O presidente da Comissão de Direitos Humanos e Minorias da Câmara dos Deputados, Helder Salomão (PT), considerou “mentirosa, sádica e um desrespeito aos princípios civilizatórios mínimos” a declaração do presidente Jair Bolsonaro (PSL) sobre o militante político Fernando Santa Cruz, pai do presidente nacional da Ordem dos advogados do Brasil (OAB), Felipe Santa Cruz, assassinado pela ditadura militar na década de 70.
Em nota, o parlamentar critica a postura de Bolsonaro e aponta que ele, “em tom de pouco caso, afirma que foram correligionários de Fernando Santa Cruz que o mataram, informação essa que teria obtido com pessoas que conversou à época. O ouvir-dizer contraria os documentos”.
De acordo com relatório do Ministério da Aeronáutica de 1978, Fernando Augusto de Santa Cruz Oliveira foi preso em 22 de fevereiro de 1974 no Rio de Janeiro. Já o relatório da Marinha de 1993 dá conta que ele teria sido preso no dia 23 de fevereiro de 1974.
São documentos oficiais levantados pela Comissão Nacional da Verdade. Fernando foi considerado desaparecido após estar sob a tutela do Estado. Duas hipóteses, baseadas em depoimentos de agentes públicos, são consideradas pela CNV: assassinato na sede do DOI-CODI/SP, com sepultamento no Cemitério de Perus; ou encaminhamento para a Casa da Morte, em Petrópolis, com posterior incineração em usina de açúcar.
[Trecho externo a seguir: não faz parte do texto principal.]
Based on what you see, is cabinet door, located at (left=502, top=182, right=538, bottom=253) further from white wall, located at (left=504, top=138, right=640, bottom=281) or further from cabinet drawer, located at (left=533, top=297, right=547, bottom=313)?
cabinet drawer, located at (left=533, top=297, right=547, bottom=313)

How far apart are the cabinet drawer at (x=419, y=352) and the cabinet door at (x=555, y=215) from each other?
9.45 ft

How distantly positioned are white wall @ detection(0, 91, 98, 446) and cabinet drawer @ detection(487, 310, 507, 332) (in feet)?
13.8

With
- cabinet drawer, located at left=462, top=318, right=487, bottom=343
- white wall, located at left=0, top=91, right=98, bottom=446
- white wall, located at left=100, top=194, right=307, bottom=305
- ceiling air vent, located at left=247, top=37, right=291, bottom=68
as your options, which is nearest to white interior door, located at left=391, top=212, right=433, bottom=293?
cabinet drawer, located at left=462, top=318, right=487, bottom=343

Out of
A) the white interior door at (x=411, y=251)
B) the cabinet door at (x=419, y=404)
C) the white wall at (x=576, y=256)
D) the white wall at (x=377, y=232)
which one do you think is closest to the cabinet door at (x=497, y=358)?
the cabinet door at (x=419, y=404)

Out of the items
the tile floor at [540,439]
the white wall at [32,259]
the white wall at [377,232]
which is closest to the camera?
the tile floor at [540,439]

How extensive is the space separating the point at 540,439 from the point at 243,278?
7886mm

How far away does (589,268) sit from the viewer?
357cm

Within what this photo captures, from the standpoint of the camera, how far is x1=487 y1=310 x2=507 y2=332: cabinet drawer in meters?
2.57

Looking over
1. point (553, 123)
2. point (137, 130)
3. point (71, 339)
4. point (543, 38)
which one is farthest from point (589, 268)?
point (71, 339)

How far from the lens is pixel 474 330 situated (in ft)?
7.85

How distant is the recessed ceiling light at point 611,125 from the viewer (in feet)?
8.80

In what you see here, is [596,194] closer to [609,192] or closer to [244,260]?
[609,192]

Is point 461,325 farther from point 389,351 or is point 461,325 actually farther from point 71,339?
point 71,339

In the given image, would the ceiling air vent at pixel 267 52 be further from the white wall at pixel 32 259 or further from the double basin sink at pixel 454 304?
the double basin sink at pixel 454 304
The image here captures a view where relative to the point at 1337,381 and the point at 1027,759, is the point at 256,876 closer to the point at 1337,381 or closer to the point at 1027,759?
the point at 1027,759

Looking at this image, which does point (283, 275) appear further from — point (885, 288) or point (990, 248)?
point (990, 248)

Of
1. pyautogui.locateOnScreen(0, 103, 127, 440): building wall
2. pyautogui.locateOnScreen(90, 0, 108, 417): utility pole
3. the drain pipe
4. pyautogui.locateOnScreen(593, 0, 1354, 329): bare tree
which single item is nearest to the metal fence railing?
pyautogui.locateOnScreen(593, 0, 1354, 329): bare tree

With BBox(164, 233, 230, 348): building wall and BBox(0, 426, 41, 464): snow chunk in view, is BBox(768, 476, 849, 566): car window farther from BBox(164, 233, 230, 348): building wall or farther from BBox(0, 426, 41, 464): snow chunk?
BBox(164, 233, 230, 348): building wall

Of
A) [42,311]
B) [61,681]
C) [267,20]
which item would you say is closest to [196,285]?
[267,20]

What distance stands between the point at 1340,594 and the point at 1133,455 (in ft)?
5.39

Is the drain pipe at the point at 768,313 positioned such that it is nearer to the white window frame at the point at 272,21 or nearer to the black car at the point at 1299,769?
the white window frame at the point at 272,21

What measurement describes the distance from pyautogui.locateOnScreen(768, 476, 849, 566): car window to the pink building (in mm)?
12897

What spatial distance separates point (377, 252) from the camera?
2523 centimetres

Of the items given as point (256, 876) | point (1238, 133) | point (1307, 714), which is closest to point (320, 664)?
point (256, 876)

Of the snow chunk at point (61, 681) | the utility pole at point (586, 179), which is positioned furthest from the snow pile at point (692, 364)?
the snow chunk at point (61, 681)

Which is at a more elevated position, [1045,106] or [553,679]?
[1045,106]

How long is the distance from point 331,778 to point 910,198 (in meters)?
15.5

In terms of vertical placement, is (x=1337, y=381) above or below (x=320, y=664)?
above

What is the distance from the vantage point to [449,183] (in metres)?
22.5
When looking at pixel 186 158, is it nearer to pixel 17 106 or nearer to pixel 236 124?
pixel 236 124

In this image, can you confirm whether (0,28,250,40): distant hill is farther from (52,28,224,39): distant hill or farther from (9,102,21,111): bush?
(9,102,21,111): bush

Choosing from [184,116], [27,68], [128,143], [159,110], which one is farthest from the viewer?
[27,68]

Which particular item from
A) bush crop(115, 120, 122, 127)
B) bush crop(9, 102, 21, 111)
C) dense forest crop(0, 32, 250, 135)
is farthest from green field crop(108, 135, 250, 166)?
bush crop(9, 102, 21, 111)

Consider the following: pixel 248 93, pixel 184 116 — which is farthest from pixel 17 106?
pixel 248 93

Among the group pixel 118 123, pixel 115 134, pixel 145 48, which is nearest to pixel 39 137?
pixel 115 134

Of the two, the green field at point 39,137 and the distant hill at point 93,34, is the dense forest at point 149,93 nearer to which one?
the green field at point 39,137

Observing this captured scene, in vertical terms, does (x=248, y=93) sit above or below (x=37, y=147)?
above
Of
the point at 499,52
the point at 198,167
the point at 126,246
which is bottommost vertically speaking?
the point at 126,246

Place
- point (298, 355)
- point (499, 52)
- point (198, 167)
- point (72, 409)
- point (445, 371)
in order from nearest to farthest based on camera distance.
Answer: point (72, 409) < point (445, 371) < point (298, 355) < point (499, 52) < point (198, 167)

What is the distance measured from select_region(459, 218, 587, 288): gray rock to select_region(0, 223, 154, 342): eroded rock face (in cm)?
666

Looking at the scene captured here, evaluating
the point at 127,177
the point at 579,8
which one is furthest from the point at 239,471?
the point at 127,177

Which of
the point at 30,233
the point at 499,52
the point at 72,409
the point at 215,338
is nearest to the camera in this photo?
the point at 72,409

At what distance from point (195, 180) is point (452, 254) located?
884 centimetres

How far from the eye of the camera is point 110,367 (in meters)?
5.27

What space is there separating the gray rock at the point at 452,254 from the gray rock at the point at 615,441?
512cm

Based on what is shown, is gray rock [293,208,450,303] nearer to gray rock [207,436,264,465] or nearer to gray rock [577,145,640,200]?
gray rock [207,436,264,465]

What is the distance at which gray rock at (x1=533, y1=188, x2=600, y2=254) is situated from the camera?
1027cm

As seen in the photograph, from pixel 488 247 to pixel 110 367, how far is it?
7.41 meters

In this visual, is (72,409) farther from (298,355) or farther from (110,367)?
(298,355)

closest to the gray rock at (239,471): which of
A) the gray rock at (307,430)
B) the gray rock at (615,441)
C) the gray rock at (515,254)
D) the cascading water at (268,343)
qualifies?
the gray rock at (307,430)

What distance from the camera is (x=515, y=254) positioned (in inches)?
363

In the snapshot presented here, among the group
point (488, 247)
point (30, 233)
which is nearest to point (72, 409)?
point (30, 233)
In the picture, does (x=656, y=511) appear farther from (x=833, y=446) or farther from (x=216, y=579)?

A incineração de corpos, entre eles o Fernando Santa Cruz, foi confirmada pelo então delegado Cláudio Guerra, hoje pastor evangélico, em depoimento à Comissão da Verdade. A morte de Fernando também está registrada no livro Memória de uma Guerra Suja, com relatos de Guerra aos jornalistas Rogério Medeiros e Marcelo Netto.
O local da incineração dos corpos, segundo depoimento de Cláudio Guerra, foi a usina Cambahyba, em Campos dos Goytacazes, Estado do Rio, da família de Heli Ribeiro Gomes. “O forno da usina era enorme, ideal para transformar em cinzas qualquer vestígio humano”, conta Cláudio Guerra no livro.
Helder Salomão explica que “dias antes às declarações de Bolsonaro, a Comissão Especial sobre Mortos e Desaparecidos Políticos atestou que Fernando Augusto de Santa Cruz Oliveira foi vítima de morte não natural, violenta, causada pelo Estado brasileiro, no contexto da perseguição sistemática e generalizada à população identificada como opositora política ao regime ditatorial de 1964 a 1985”.
Para o deputado, o Brasil é plural e tolerante; é construído por organizações da sociedade civil que defendem diferentes causas, por movimentos sociais organizados, por corporações profissionais, pela imprensa e por cidadãos, “diferente do traço antidemocrático, desumano e sádico da manifestação do presidente”.
E acrescenta: “Estou certo de que esta Comissão de Direitos Humanos, o Poder Legislativo, os órgãos públicos e as diversas expressões da sociedade civil brasileira não aceitarão que o Brasil se torne um país que transita entre as trevas e os porões”.